Et descente à toute allure !
Les pyramides, on est toujours au Tajikistan ?
Les pyramides, on est toujours au Tajikistan ?

Le lendemain il nous reste peu de kilomètres jusqu'à Murghab, la prochaine ville. La route est asphaltée et ça ne fait que descendre, on se prépare donc tranquillement à la manière de ceux qui vont rouler pépère. Une simple formalité, avant un plov bien mérité.

On avait presque oublié le vent, qui nous avait laissé du répit la veille, mais se réveille plus déchaîné encore. Nous avançons à 8km/h en descente et à la place du plov on aura surtout mangé du sable pour le déjeuner.


On arrive à Murghab dans l'après-midi. Après le plov tant attendu (et largement mérité !), on fait un tour au bazar pour faire le plein de fruits secs, lentilles et nouilles chinoises.

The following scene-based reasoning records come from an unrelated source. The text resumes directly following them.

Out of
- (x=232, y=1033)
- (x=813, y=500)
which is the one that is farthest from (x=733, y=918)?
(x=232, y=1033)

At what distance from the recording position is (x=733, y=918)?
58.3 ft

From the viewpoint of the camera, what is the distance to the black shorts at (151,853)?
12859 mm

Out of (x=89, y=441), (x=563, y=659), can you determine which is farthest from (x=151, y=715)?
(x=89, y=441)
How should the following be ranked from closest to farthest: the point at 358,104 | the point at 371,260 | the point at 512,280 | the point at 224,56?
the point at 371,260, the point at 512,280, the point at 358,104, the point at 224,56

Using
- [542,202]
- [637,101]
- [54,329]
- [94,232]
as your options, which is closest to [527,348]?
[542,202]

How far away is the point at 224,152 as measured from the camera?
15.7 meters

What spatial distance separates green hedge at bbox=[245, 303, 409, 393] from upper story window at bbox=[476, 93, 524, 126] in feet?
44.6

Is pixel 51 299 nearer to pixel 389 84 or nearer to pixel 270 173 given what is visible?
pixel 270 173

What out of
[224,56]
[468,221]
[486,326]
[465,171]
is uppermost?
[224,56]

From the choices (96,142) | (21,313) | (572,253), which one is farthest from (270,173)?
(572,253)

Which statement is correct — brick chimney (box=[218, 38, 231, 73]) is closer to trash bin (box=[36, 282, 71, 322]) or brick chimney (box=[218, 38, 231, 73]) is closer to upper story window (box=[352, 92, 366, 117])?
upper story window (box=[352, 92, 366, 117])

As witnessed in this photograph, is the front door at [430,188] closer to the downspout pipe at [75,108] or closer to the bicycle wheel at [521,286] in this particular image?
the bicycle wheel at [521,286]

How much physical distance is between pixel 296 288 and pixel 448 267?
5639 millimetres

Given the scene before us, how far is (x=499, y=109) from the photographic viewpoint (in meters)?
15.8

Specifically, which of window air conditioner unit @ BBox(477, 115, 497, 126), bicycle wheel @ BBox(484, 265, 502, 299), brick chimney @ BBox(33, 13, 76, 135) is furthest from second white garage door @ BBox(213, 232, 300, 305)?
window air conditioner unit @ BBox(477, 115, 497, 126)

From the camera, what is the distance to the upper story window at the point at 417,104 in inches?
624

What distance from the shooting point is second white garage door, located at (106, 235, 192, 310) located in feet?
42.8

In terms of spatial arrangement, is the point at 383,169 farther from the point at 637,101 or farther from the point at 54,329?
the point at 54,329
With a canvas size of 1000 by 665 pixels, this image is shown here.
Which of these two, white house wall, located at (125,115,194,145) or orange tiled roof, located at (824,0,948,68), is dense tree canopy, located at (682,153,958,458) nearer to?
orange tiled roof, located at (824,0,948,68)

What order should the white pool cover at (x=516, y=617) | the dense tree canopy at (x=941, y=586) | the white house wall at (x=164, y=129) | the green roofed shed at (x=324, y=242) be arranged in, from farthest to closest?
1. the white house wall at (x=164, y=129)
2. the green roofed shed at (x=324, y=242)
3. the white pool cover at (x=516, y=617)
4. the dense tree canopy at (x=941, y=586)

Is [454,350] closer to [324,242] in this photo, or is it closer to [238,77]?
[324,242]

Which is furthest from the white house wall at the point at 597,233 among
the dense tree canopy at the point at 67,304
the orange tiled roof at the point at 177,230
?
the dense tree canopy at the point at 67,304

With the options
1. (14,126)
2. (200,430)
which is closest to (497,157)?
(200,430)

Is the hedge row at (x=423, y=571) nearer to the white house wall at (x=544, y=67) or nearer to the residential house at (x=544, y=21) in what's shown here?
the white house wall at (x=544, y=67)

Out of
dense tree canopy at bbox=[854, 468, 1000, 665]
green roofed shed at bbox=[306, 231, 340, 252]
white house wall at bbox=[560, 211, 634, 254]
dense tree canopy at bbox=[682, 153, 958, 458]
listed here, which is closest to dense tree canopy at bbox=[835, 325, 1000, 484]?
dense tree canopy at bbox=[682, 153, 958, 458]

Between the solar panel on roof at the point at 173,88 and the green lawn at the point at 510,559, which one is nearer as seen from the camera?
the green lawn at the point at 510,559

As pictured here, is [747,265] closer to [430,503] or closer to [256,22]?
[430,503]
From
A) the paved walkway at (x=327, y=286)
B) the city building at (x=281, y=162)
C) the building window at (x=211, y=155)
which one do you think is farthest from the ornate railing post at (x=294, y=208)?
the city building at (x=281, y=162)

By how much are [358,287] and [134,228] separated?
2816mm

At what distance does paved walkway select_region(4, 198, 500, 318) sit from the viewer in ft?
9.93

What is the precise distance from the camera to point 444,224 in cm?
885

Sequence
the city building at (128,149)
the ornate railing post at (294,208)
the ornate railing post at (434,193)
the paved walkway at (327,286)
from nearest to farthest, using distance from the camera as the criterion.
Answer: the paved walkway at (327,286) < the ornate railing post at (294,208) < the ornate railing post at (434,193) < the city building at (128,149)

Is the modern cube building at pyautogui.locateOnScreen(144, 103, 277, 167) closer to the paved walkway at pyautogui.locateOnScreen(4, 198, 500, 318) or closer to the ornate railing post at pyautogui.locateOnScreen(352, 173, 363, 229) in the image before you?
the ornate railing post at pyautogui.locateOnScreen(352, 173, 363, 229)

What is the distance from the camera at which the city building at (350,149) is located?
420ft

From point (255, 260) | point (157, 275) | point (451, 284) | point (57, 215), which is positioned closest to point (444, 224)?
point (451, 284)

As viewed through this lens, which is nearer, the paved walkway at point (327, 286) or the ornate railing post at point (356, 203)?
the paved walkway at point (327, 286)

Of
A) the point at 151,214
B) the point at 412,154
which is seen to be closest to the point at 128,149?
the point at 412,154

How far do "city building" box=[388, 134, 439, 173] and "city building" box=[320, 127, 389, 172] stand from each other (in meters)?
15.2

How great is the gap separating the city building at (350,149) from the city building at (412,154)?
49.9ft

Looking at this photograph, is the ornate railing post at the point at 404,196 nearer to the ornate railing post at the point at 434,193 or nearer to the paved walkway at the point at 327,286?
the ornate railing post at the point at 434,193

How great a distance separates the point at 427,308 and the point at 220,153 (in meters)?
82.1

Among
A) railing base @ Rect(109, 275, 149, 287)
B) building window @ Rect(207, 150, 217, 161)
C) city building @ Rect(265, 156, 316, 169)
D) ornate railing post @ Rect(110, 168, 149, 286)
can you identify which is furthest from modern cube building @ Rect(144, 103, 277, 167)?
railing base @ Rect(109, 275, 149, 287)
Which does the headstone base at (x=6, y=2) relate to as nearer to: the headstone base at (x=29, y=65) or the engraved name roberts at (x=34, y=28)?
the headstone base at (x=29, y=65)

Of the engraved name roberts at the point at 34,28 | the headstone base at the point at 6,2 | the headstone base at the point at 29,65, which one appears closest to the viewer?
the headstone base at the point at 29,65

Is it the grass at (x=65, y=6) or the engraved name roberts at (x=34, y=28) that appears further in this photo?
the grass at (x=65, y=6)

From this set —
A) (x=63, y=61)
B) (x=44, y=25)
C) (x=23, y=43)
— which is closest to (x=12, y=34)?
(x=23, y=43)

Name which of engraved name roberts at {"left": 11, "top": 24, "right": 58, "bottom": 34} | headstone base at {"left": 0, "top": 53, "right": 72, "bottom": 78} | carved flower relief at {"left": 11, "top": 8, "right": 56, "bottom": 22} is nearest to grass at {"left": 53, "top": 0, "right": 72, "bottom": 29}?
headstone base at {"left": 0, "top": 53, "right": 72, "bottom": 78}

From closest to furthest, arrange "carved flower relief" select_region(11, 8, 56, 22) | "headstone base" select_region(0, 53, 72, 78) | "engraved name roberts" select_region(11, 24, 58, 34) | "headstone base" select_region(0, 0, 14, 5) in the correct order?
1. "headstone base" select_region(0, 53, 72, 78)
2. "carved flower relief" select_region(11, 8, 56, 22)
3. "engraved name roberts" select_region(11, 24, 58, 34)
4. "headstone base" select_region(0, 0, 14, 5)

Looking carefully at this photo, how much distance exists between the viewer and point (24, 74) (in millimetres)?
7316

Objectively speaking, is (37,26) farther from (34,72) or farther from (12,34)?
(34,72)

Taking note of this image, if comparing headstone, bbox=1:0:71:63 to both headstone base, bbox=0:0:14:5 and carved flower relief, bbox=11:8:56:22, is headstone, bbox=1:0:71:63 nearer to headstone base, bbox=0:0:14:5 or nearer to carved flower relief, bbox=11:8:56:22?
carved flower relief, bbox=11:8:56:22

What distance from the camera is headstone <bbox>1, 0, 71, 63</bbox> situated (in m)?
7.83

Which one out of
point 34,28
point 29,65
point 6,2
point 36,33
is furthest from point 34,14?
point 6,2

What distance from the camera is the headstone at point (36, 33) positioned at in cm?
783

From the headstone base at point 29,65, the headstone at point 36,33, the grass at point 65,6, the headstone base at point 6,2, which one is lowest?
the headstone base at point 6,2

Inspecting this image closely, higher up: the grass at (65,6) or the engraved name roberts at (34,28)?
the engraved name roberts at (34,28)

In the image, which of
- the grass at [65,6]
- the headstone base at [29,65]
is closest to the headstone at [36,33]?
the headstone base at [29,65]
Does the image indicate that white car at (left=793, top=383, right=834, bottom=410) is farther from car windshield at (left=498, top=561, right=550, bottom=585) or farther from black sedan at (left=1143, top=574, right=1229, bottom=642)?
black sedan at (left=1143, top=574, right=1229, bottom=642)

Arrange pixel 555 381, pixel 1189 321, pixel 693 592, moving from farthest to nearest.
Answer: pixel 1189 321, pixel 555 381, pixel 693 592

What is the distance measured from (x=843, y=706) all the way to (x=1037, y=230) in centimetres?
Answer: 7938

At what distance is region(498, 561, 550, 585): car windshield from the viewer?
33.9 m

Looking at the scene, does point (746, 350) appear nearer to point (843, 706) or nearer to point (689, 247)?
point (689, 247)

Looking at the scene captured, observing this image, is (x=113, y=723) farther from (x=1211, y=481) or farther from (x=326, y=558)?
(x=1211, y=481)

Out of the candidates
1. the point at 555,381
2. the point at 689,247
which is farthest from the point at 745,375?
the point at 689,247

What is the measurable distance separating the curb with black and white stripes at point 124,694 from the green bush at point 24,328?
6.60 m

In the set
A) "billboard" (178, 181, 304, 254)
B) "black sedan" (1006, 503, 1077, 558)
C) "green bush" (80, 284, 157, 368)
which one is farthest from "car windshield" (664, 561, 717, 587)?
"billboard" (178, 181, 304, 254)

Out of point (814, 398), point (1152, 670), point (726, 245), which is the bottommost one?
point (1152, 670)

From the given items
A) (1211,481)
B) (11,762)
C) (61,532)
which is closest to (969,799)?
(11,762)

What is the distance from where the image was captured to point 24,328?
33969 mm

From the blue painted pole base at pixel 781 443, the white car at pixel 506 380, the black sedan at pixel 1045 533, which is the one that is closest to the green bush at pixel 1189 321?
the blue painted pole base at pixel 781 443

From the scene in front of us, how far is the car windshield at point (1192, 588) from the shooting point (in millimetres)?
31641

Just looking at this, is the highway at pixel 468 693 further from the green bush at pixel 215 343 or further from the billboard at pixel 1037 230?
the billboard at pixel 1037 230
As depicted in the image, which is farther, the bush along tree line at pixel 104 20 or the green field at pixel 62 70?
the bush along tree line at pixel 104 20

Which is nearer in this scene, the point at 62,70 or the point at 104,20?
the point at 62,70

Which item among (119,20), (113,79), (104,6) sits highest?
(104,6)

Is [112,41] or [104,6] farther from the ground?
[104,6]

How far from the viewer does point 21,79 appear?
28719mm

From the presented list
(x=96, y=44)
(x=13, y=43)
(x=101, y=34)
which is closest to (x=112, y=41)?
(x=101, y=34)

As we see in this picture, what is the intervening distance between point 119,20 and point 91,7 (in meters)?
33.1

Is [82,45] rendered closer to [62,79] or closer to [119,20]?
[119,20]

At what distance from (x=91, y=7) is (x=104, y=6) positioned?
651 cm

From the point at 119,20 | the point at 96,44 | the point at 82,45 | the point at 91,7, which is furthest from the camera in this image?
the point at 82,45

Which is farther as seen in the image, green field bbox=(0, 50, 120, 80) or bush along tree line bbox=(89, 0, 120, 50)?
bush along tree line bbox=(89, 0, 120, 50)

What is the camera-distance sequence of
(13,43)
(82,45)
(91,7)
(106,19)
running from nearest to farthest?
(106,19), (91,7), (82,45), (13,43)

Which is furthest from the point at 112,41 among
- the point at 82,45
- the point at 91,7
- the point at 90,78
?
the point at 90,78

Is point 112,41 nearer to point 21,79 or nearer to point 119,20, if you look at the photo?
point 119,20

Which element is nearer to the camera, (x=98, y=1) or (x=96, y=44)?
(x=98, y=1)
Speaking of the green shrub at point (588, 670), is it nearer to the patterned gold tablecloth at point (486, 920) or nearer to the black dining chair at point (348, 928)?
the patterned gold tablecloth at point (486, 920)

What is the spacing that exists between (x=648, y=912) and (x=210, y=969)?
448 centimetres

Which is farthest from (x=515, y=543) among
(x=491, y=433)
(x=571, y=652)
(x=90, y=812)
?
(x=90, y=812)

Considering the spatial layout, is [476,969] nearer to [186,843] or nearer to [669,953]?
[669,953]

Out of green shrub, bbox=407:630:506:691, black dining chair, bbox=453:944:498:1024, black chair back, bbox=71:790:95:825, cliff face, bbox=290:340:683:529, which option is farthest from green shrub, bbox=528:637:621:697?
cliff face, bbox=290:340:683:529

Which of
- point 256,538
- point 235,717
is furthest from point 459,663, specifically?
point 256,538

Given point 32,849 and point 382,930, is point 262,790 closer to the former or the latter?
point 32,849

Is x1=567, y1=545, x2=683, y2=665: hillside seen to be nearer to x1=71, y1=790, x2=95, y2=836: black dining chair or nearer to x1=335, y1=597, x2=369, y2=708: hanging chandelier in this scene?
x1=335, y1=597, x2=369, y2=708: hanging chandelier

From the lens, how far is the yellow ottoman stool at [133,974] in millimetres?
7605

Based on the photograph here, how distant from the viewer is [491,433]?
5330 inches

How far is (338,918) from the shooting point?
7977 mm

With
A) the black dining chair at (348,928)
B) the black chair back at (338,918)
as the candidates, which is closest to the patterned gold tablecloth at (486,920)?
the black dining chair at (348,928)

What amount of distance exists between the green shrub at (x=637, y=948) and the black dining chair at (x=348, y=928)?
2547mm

Les échoppes du bazar de Murghab sont toutes faites de vieux containers de récupération rouillés. Autour du bazar des fils électriques dans tous les sens mais il n'y a pas l'électricité, des carcasses de voitures et des groupes électrogènes en morceaux.. Tout ça contribue à donner une atmosphère vraiment étrange à cette ville, qui nous paraît pourtant très animée après Sary Tash et Karakul.

On décide de ne pas dormir à l'hôtel de Murghab et de planter notre tente un peu plus loin. En fait, on se sent assez bien dans notre tente-maison, le seul moment pas trop agréable c'est la toilette express dans l'eau glacée de la rivière ! 

Avant Murghab.
Avant Murghab.
La route traverse un plateau immense
La route traverse un plateau immense
Un peu froid peut-être ?
Un peu froid peut-être ?
Murghab
Murghab

De Murghab à Alichur

Campement 3 étoiles (on n'a pas dormi dans l'herbe en contrebas, remonter son vélo chargé le matin, à cette altitude, ça calme !)
Campement 3 étoiles (on n'a pas dormi dans l'herbe en contrebas, remonter son vélo chargé le matin, à cette altitude, ça calme !)

Dès le lendemain, on retrouve le vent, qui se lève encore plus tôt que d'habitude : il est à peine 11h !

On avait encore un petit col à passer avant d'arriver à Alichur, prochain endroit habité. Et ce petit col nous prendra des heures, on passe presque plus de temps à pousser. Sur le vélo on n'avance pas et on s'épuise encore plus vite..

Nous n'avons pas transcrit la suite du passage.